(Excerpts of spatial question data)

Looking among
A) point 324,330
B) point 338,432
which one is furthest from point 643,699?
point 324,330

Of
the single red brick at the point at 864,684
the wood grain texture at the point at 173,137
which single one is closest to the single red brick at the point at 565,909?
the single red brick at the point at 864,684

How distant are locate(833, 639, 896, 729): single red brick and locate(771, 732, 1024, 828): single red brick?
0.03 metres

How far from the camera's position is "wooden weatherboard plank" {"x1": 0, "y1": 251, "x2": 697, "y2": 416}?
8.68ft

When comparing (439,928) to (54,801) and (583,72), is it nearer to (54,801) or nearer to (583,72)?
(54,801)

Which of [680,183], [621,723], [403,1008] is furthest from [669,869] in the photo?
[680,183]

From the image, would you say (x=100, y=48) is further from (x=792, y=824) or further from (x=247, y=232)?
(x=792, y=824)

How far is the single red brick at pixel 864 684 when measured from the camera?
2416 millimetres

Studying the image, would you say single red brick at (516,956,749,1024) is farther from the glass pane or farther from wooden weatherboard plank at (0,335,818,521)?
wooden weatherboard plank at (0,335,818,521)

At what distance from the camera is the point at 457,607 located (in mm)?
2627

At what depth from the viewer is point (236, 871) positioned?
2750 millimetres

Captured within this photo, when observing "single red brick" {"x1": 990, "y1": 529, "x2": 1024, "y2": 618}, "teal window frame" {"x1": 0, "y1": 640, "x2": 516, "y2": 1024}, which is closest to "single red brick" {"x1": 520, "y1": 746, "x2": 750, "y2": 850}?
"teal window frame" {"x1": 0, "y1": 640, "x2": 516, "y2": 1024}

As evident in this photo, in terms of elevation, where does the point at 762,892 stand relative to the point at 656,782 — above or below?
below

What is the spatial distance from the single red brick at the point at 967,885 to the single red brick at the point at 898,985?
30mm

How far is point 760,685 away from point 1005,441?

• **WHAT NEEDS TO BE DONE**: Could you repeat the lines from the one containing "At what distance" through the one containing "2750 millimetres", including both of those lines?

• **RESULT**:
At what distance from the camera is the point at 457,607 located (in mm)?
2627

At what depth from the viewer is point (236, 871) positioned?
2750 millimetres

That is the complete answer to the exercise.